Required task: Would you transcribe the listing that follows, character for character, and omit its images?

Data listing:
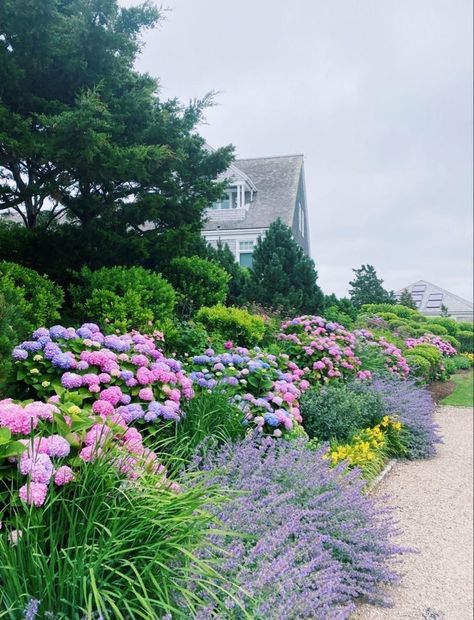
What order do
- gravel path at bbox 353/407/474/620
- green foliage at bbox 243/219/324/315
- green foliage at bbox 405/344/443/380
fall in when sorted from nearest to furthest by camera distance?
gravel path at bbox 353/407/474/620
green foliage at bbox 243/219/324/315
green foliage at bbox 405/344/443/380

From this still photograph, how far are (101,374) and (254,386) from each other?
1.68 meters

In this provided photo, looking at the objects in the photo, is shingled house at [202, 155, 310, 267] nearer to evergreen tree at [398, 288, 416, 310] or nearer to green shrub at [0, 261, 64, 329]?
evergreen tree at [398, 288, 416, 310]

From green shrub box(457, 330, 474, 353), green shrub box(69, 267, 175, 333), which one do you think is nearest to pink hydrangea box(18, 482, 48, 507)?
green shrub box(69, 267, 175, 333)

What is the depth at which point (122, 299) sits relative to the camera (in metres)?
5.32

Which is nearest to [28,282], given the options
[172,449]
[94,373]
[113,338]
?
[113,338]

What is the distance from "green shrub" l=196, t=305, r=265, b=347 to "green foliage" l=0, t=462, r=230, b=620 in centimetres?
453

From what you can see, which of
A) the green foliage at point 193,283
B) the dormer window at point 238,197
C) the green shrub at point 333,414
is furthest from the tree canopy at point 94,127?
the dormer window at point 238,197

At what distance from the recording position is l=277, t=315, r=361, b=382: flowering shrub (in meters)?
6.25

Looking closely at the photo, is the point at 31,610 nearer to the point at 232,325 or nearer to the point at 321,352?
the point at 232,325

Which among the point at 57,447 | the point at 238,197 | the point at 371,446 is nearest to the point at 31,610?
the point at 57,447

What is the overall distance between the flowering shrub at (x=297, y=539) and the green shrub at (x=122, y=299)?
102 inches

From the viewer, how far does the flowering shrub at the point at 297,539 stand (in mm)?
1913

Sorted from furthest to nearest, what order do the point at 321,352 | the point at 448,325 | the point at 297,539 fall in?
the point at 448,325 < the point at 321,352 < the point at 297,539

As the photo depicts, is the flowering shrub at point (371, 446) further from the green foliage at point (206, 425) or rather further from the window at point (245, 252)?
the window at point (245, 252)
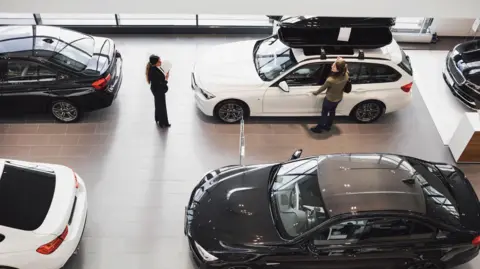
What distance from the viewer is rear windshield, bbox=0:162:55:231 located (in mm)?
6211

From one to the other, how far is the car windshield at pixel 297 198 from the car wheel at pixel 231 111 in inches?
81.0

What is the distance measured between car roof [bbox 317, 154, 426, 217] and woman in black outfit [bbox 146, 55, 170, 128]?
2967mm

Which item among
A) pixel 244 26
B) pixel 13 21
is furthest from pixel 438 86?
pixel 13 21

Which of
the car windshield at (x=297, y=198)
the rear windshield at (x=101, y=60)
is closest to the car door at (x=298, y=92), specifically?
the car windshield at (x=297, y=198)

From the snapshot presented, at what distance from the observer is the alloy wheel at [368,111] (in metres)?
9.00

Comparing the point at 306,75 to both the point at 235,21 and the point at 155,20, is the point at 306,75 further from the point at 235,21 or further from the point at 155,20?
the point at 155,20

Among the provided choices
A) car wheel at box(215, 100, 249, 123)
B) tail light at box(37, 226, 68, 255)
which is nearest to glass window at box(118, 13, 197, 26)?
car wheel at box(215, 100, 249, 123)

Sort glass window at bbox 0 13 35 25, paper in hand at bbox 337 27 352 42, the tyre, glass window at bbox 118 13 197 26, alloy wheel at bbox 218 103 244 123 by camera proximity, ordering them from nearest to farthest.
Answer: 1. the tyre
2. paper in hand at bbox 337 27 352 42
3. alloy wheel at bbox 218 103 244 123
4. glass window at bbox 0 13 35 25
5. glass window at bbox 118 13 197 26

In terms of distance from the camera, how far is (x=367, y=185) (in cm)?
634

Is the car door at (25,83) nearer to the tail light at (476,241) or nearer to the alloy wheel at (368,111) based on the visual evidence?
the alloy wheel at (368,111)

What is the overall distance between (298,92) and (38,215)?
4483mm

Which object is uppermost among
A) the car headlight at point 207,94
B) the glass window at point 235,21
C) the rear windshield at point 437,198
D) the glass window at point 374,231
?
the glass window at point 235,21

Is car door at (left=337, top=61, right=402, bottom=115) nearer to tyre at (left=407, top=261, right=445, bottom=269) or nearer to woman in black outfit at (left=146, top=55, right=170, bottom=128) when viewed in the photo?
woman in black outfit at (left=146, top=55, right=170, bottom=128)

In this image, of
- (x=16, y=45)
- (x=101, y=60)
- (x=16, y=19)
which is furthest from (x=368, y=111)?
(x=16, y=19)
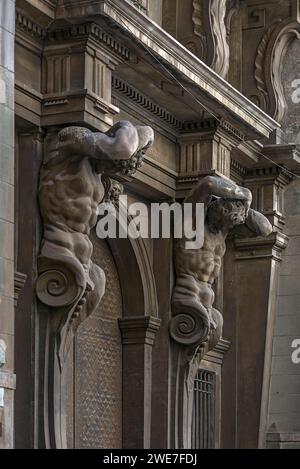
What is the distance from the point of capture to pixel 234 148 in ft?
70.0

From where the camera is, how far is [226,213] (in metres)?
19.6

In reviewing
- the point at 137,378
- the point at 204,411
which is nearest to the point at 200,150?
the point at 137,378

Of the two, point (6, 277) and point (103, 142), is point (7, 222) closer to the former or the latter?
point (6, 277)

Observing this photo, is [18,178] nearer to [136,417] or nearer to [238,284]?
[136,417]

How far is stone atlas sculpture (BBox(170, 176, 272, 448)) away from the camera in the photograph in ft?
64.7

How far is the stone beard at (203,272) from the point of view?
19.6 metres

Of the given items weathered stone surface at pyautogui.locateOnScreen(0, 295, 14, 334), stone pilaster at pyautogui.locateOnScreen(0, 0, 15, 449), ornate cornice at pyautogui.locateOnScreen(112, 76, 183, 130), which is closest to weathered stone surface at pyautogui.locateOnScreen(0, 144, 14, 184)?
stone pilaster at pyautogui.locateOnScreen(0, 0, 15, 449)

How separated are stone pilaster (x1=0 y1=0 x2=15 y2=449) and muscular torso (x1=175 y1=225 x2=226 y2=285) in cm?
512

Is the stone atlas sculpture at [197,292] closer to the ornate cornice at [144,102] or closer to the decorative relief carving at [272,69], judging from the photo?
the ornate cornice at [144,102]

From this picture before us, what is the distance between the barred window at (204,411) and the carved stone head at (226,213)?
2.38m

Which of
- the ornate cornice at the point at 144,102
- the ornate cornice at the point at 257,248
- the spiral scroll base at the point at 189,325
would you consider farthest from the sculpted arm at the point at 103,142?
the ornate cornice at the point at 257,248

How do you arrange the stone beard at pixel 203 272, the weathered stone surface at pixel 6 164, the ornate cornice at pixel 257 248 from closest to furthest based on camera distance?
1. the weathered stone surface at pixel 6 164
2. the stone beard at pixel 203 272
3. the ornate cornice at pixel 257 248

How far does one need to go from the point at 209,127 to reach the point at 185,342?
256 cm

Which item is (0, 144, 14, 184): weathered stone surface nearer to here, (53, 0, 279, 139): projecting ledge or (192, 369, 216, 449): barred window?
(53, 0, 279, 139): projecting ledge
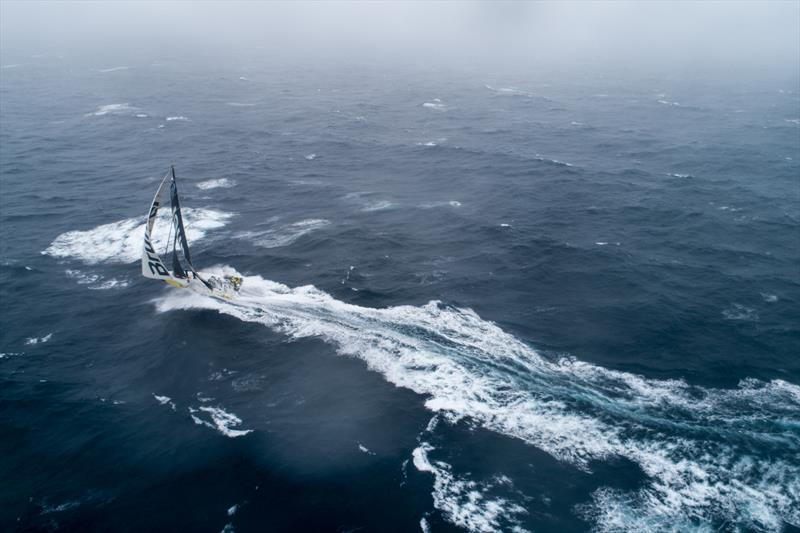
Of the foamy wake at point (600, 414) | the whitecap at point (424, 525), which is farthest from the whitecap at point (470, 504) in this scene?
the whitecap at point (424, 525)

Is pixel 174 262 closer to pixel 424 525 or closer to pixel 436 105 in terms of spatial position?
pixel 424 525

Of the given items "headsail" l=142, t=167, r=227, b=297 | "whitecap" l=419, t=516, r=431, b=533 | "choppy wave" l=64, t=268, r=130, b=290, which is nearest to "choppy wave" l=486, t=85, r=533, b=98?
"headsail" l=142, t=167, r=227, b=297

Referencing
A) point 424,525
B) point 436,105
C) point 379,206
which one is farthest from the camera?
point 436,105

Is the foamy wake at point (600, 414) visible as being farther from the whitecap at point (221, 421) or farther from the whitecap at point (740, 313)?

Answer to the task:
What order do
- gravel path at bbox 353/407/474/620
- green foliage at bbox 243/219/324/315
- green foliage at bbox 405/344/443/380
fall in when sorted from nearest to furthest by camera distance?
gravel path at bbox 353/407/474/620
green foliage at bbox 243/219/324/315
green foliage at bbox 405/344/443/380

From this still photograph, how far are (101,374) and (254,386) from each other?
1.68 meters

In this provided photo, looking at the objects in the photo, is shingled house at [202, 155, 310, 267] nearer to evergreen tree at [398, 288, 416, 310] or nearer to green shrub at [0, 261, 64, 329]?
evergreen tree at [398, 288, 416, 310]

From green shrub box(457, 330, 474, 353), green shrub box(69, 267, 175, 333), which one do you think is nearest to pink hydrangea box(18, 482, 48, 507)?
green shrub box(69, 267, 175, 333)

What is the depth at which point (122, 299) sits relative to the camera (in metres)?
5.32

Which is nearest to [28,282], given the options
[172,449]
[94,373]
[113,338]
?
[113,338]

What is the distance from "green shrub" l=196, t=305, r=265, b=347 to "green foliage" l=0, t=462, r=230, b=620 in centimetres?
453

From what you can see, which of
A) the green foliage at point 193,283
B) the dormer window at point 238,197
C) the green shrub at point 333,414
is furthest from the tree canopy at point 94,127?
the dormer window at point 238,197

At what distance from the recording position is l=277, t=315, r=361, b=382: flowering shrub (in meters)?
6.25

Looking closely at the photo, is the point at 31,610 nearer to the point at 232,325 or nearer to the point at 321,352?
the point at 232,325

Which among the point at 57,447 | the point at 238,197 | the point at 371,446 is nearest to the point at 31,610?
the point at 57,447

What is the overall distance between the flowering shrub at (x=297, y=539) and the green shrub at (x=122, y=299)?
102 inches

From the viewer, how far does the flowering shrub at the point at 297,539 stand (in mm)?
1913

Sorted from furthest to nearest, what order do the point at 321,352 | the point at 448,325 | the point at 297,539 fall in?
the point at 448,325 < the point at 321,352 < the point at 297,539

As the photo depicts, is the flowering shrub at point (371, 446) further from the green foliage at point (206, 425) or rather further from the window at point (245, 252)?
the window at point (245, 252)
What distance from the viewer is rear windshield, bbox=0:162:55:231 located (in mm)?
6211

From one to the other, how far is the car windshield at pixel 297 198 from the car wheel at pixel 231 111 in inches?
81.0

What is the distance measured between car roof [bbox 317, 154, 426, 217] and woman in black outfit [bbox 146, 55, 170, 128]?
2967mm

Which item among
A) pixel 244 26
B) pixel 13 21
is furthest from pixel 438 86?
pixel 13 21

Which of
the car windshield at (x=297, y=198)
the rear windshield at (x=101, y=60)
is closest to the car door at (x=298, y=92), specifically?
the car windshield at (x=297, y=198)

From the snapshot presented, at what distance from the observer is the alloy wheel at [368,111] (in metres)?
9.00

Comparing the point at 306,75 to both the point at 235,21 and the point at 155,20, is the point at 306,75 further from the point at 235,21 or further from the point at 155,20?
the point at 155,20

Among the provided choices
A) car wheel at box(215, 100, 249, 123)
B) tail light at box(37, 226, 68, 255)
which is nearest to glass window at box(118, 13, 197, 26)?
car wheel at box(215, 100, 249, 123)

Sort glass window at bbox 0 13 35 25, paper in hand at bbox 337 27 352 42, the tyre, glass window at bbox 118 13 197 26, alloy wheel at bbox 218 103 244 123 by camera proximity, ordering them from nearest to farthest.
Answer: 1. the tyre
2. paper in hand at bbox 337 27 352 42
3. alloy wheel at bbox 218 103 244 123
4. glass window at bbox 0 13 35 25
5. glass window at bbox 118 13 197 26

In terms of distance from the camera, how far is (x=367, y=185) (in cm)?
634

Is the car door at (25,83) nearer to the tail light at (476,241) or nearer to the alloy wheel at (368,111) based on the visual evidence?
the alloy wheel at (368,111)

What is the overall distance between (298,92) and (38,215)?
4483mm

Which object is uppermost among
A) the car headlight at point 207,94
B) the glass window at point 235,21
C) the rear windshield at point 437,198
D) the glass window at point 374,231
?
the glass window at point 235,21

Is car door at (left=337, top=61, right=402, bottom=115) nearer to tyre at (left=407, top=261, right=445, bottom=269) or nearer to woman in black outfit at (left=146, top=55, right=170, bottom=128) when viewed in the photo?
woman in black outfit at (left=146, top=55, right=170, bottom=128)

In this image, of
- (x=16, y=45)
- (x=101, y=60)
- (x=16, y=19)
which is furthest from (x=368, y=111)?
(x=16, y=19)
What is the distance from the point of capture to pixel 234 148 in ft?
70.0

From where the camera is, how far is [226,213] (in metres)?
19.6

In reviewing
- the point at 137,378
- the point at 204,411
which is nearest to the point at 200,150?
the point at 137,378

Of the two, point (6, 277) and point (103, 142), is point (7, 222) closer to the former or the latter?
point (6, 277)

Observing this photo, is [18,178] nearer to [136,417] or nearer to [238,284]?
[136,417]

How far is stone atlas sculpture (BBox(170, 176, 272, 448)) away from the camera in the photograph in ft?
64.7

How far is the stone beard at (203,272) from the point of view?
19.6 metres

Of the given items weathered stone surface at pyautogui.locateOnScreen(0, 295, 14, 334), stone pilaster at pyautogui.locateOnScreen(0, 0, 15, 449), ornate cornice at pyautogui.locateOnScreen(112, 76, 183, 130), which is closest to weathered stone surface at pyautogui.locateOnScreen(0, 144, 14, 184)?
stone pilaster at pyautogui.locateOnScreen(0, 0, 15, 449)

How separated are stone pilaster (x1=0 y1=0 x2=15 y2=449) and muscular torso (x1=175 y1=225 x2=226 y2=285) in cm?
512

Is the stone atlas sculpture at [197,292] closer to the ornate cornice at [144,102] or closer to the decorative relief carving at [272,69], judging from the photo?
the ornate cornice at [144,102]

From this picture before us, what is the distance between the barred window at (204,411) and the carved stone head at (226,213)?
2.38m

Which of
- the ornate cornice at the point at 144,102
- the ornate cornice at the point at 257,248
- the spiral scroll base at the point at 189,325
would you consider farthest from the sculpted arm at the point at 103,142?
the ornate cornice at the point at 257,248

How do you arrange the stone beard at pixel 203 272, the weathered stone surface at pixel 6 164, the ornate cornice at pixel 257 248 from closest to furthest based on camera distance?
1. the weathered stone surface at pixel 6 164
2. the stone beard at pixel 203 272
3. the ornate cornice at pixel 257 248

How far does one need to go from the point at 209,127 to reach the point at 185,342?
256 cm

Which item is (0, 144, 14, 184): weathered stone surface nearer to here, (53, 0, 279, 139): projecting ledge or (192, 369, 216, 449): barred window?
(53, 0, 279, 139): projecting ledge
Of the foamy wake at point (600, 414) | the whitecap at point (424, 525), which is farthest from the whitecap at point (470, 504) in this scene?
the whitecap at point (424, 525)

Is pixel 174 262 closer to pixel 424 525 or closer to pixel 436 105 in terms of spatial position?
pixel 424 525

Of the given items "headsail" l=142, t=167, r=227, b=297 | "whitecap" l=419, t=516, r=431, b=533 | "choppy wave" l=64, t=268, r=130, b=290, which is nearest to "choppy wave" l=486, t=85, r=533, b=98?
"headsail" l=142, t=167, r=227, b=297

Referencing
A) point 424,525
B) point 436,105
C) point 379,206
which one is farthest from the camera?
point 436,105

Is the foamy wake at point (600, 414) visible as being farther from the whitecap at point (221, 421) or farther from the whitecap at point (740, 313)?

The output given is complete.